Exercise task |
Find each line below that contains the word "distance", and copy those lines out.

Task material |
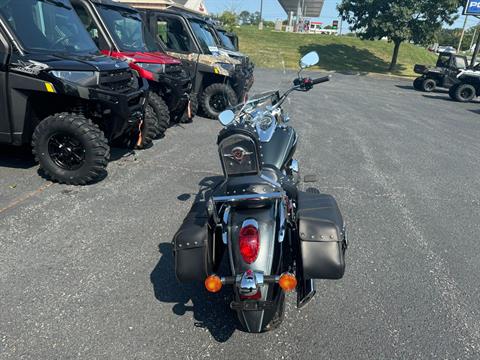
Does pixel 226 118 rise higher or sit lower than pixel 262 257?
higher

==

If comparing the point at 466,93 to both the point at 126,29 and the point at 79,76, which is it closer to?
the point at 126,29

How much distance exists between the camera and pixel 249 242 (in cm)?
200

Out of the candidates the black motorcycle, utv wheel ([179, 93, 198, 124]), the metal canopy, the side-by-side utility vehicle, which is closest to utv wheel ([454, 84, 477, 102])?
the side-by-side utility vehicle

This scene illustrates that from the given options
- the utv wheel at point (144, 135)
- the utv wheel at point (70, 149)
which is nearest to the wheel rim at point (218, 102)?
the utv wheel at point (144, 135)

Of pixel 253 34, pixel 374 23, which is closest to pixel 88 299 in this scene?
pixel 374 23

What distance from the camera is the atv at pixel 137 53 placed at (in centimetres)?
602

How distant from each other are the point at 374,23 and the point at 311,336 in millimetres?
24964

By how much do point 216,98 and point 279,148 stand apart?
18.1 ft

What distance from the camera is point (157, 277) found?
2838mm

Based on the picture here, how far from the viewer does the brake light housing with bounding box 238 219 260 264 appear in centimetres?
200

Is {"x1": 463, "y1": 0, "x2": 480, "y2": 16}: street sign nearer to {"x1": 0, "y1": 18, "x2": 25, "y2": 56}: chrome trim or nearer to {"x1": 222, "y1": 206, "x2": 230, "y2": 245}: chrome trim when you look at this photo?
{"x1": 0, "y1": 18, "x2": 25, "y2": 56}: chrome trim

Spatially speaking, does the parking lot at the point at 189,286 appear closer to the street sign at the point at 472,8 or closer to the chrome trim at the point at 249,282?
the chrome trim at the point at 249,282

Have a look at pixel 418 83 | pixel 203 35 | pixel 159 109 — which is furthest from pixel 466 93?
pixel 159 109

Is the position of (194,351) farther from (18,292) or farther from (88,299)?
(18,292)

Worked solution |
How much distance exists between the camera and pixel 249 242 (in cm)?
What distance from the camera is the atv at pixel 137 53 placed at (in centimetres)?
What distance from the camera is point (157, 277) found?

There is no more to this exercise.